We are starting to see a slow down in new development transactions. I believe this is largely due to the increasing construction costs, but things generally slow down for us in the summer as well. There are a lot of value add plays in the market right now, but the sale process has been extremely competitive and has made it difficult to hit our returns. Across all our transactions we look to hit an average IRR of 14% - 16% over a 3 - 7 year investment period.
The slow down in the development deals is a result of there being...no construction money out there. Drying up faster by the day. We're living in an ozarks world right now.
Bank of the Ozarks is making a killing right now. They are cherry picking their favorite deals and charging rates that would have been laughable 12-16 months ago.
Brazilian overall M&A boutique for companies ranging from 15 mil up to 200 mil in sales. There has been a lot of small deals given the bad scenario here and companies looking for consolidation. But the larger deals are basically on hold until some sort of stability. I don't know if we are going to have any large deal closed this year, but we do have 3 large active ones.
This is a bummer to here regarding development deals and construction money. I'm brokering the largest sale of my career right now. Brought in an EB5 player on an off market fully entitled 1.7mil sqft development. It's not under contract. That could take months. I imagine things will deteriorate further by then. Closing on deals like this could take 6mo to a year. Ugh...
Sadly, at this point you just have to pray for a closing regardless of how long it takes. We have several excellent construction deals in the market right now and it's a nightmare despite the fact that the deals are top notch (A+ institutional sponsors, A+ locations, and fantastic economics).
Whatever you all do, avoid syndication at all costs in the current market environment. If it's not a death sentence for the deal in the first place, you can count on significant retrades down the syndication path.
How do you mean re-trades? Like with the ppl u put in the deal for a better split?
Centennial is playing in the spec dev space as well... albeit at rates higher than Ozarks.
The Mezz scene is insane, but BOO still is where the A-piece ends up 99% of the time so they're the key.
We're taking a step back on the offense for a bit.
I've seen a ton of retrades - not specifically in the past month, but certainly YTD. Most of the time in our (and many) group(s) falls in asset managing current investments.
In commercial lending all bets are off as far as commitments. Even post funding things can change. Especially if construction. Just cause you have, say, $1mil in interest reserves doesn't mean the bank has to fund that.

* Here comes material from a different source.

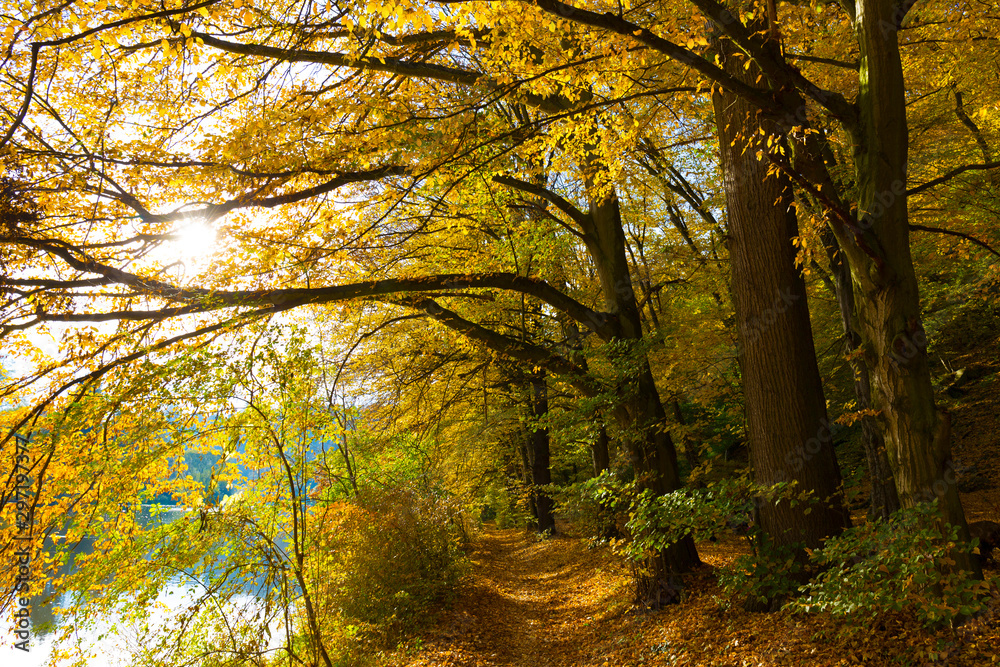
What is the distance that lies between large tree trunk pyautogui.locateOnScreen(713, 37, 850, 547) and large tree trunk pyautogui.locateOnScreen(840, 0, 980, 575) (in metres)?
1.33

This happened a lot in 2009/2010. Banks wanted to be in position for TARP money. Thats why credit lines and unfunded dollars were getting pulled back. I had a client with $500k in an interest reserve due to him. It was about 12mo of payments. But the bank wanted the $500k to not be allocated to a borrower. They wanted it in reserves to shore up the balance sheet for acquisitions through FDIC. They prob did this hundreds of times to be more solvent.

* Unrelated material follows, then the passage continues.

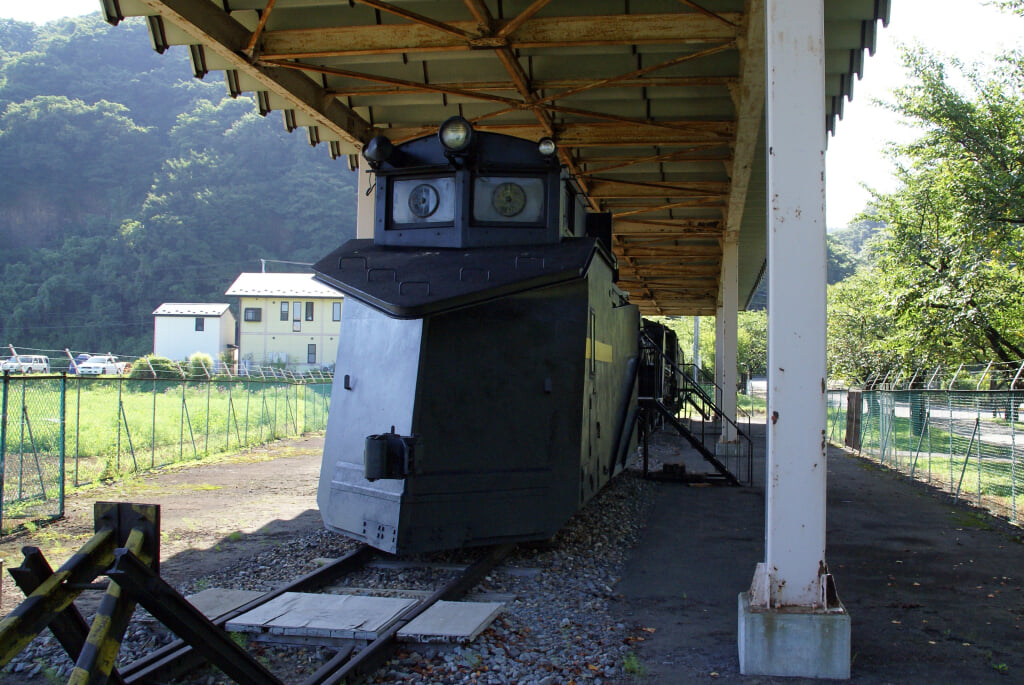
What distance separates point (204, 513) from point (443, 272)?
586 cm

It's not a retrade by traditional definition but more like getting fucked.
Not sure I understand this. Can you elaborate on a bank not being required to fund interest reserves?
If you're developing a project and the lender approved X dollar budget inclusive of interest reserves in the loan agreement, how can they decide not to fund?
It's as simple as the bank not deciding to release the funds. It's unfunded dollars. They are not obligated. It happened all over the US.
It's the same as getting a $50k credit line and the line getting cut off at $40k.